— Begin Text block —

Figure 8Detailed flooded area obtained with hydraulic simulation (Simulation_Control_1979) for the (1) railroad of Golegã, (2) Santa Iria statue at Santarém, (3) football field at Benfica do Ribatejo and (4) town of Palhota. The red arrow indicates the level reached by the water. The photographs and measurements in panels (2) and (4) (right) were taken by the authors. The base map is from Google Terrain Hybrid. Aerial maps in panels (1)–(4) are from map data © Google Earth.

5.3 Mitigation of Tagus floods

5.3.1 General analysis of the effectiveness of the dam operating strategies proposed in relation to flood reduction

Firstly, a general analysis of the historical functioning of the Alcántara dam in relation to floods, together with the functioning when applying OS1, was carried out. For that, the number of days with outflows with a high probability of causing flooding downstream (>1000m3 s−1) was evaluated considering the following: (i) the inflow, which represents an approximation of the natural regime of the Tagus River (from now on considered the natural regime); (ii) the real dam outflow, which corresponds to what really happened; and (iii) a controlled outflow provided by OS1.

— End Text block —
— Begin Source material —

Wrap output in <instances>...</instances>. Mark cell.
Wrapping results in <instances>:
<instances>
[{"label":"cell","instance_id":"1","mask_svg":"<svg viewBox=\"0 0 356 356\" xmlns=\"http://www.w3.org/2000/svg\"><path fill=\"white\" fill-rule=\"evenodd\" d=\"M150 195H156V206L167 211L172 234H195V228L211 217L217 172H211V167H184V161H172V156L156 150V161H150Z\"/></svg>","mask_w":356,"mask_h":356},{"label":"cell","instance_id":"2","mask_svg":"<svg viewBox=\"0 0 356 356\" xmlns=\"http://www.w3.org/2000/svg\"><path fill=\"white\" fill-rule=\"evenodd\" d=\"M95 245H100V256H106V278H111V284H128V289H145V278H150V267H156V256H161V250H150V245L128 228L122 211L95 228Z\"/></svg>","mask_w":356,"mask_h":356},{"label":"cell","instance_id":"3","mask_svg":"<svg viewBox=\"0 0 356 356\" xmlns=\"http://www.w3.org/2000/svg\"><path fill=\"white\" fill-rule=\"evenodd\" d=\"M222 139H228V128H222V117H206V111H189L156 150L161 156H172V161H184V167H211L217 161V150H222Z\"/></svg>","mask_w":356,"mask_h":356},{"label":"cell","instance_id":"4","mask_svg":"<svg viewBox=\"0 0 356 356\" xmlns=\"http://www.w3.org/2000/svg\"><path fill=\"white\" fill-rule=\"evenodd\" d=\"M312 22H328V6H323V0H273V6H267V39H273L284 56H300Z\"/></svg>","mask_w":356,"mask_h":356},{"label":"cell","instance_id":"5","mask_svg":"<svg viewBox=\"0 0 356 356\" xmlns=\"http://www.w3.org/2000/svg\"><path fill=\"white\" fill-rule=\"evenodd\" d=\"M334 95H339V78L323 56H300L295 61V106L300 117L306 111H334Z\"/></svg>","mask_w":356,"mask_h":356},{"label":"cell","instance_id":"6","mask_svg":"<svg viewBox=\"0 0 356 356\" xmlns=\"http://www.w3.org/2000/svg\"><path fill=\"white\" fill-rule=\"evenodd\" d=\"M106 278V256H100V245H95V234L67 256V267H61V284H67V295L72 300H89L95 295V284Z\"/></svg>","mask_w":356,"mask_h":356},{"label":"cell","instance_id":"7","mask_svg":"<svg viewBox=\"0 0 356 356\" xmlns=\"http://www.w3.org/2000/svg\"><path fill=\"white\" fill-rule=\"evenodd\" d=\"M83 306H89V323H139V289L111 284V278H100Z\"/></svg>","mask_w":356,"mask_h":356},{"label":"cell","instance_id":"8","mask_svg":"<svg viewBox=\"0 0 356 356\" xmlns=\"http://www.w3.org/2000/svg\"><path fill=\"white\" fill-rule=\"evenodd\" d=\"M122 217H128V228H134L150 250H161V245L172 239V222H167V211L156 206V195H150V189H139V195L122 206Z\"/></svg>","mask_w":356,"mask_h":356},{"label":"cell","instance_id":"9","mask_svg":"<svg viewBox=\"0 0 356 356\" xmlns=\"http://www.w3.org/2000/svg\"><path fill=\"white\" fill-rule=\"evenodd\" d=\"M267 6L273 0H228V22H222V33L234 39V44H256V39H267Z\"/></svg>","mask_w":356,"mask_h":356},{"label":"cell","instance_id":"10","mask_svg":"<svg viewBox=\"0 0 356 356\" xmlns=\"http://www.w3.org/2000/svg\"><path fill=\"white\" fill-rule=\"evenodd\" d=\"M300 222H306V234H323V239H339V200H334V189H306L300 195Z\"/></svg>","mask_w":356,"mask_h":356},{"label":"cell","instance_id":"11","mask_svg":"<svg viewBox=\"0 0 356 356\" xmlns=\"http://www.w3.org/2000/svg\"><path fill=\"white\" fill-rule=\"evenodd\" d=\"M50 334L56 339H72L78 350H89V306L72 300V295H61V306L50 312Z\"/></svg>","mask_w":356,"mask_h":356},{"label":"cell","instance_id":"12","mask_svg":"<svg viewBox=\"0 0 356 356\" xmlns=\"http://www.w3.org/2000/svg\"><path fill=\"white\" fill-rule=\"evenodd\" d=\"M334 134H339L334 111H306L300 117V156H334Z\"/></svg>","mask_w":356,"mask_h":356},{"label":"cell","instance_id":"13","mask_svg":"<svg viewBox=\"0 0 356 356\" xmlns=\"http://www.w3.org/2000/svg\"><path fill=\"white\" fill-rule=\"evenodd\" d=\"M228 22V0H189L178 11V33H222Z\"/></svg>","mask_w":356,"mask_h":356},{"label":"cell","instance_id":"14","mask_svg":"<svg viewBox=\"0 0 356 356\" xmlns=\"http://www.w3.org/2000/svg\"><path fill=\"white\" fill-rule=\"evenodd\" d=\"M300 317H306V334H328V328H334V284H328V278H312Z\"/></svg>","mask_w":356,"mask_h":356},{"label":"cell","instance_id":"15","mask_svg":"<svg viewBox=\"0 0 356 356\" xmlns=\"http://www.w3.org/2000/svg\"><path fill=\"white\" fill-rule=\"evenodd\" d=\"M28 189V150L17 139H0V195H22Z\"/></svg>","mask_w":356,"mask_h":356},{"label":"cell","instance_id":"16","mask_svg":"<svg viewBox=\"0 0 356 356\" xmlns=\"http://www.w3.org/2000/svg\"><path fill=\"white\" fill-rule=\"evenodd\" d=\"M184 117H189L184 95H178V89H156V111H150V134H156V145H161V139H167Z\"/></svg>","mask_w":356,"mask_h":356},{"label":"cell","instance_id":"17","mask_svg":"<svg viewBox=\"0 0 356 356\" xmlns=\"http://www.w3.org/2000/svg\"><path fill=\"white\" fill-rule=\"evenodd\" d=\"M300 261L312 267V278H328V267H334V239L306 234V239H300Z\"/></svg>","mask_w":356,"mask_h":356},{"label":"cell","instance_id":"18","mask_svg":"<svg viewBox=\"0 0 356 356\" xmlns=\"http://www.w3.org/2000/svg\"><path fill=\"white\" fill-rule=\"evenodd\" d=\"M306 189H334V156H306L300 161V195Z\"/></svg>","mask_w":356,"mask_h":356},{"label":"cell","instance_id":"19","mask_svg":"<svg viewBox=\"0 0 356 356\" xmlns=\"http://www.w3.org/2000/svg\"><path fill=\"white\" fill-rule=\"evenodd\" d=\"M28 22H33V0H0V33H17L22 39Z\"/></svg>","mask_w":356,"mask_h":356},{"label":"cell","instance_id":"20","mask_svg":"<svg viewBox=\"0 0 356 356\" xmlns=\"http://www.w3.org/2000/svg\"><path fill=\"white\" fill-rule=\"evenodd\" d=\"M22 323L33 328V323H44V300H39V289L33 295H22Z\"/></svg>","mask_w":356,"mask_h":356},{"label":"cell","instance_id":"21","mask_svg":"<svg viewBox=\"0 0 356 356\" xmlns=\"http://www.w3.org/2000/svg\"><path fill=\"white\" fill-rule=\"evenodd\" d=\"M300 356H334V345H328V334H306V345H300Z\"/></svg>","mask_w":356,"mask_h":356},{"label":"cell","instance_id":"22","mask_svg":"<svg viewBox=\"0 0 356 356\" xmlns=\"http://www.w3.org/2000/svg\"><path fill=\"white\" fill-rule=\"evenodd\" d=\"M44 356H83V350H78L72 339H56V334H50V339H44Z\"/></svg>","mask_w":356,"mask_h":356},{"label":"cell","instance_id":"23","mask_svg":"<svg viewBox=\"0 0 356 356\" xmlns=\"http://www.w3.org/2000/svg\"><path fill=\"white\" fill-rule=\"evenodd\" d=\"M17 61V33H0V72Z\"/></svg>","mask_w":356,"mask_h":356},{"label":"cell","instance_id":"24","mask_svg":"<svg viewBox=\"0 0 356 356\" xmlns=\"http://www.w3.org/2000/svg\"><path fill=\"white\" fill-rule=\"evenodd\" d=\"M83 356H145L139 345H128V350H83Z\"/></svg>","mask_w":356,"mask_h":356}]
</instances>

— End Source material —

*Directive 1*. List the four locations whose flooded areas are shown in the numbered panels of Figure 8 in the Tagus flood text.
*Directive 2*. Find every line of the listing that contains the string "instances" with matching case, and copy each of those lines in full.
The Tagus flood text and the listing have no connection to each other.

*Worked solution 1*.
1. The railroad of Golegã
2. The Santa Iria statue at Santarém
3. The football field at Benfica do Ribatejo
4. The town of Palhota

*Worked solution 2*.
Wrap output in <instances>...</instances>. Mark cell.
Wrapping results in <instances>:
<instances>
</instances>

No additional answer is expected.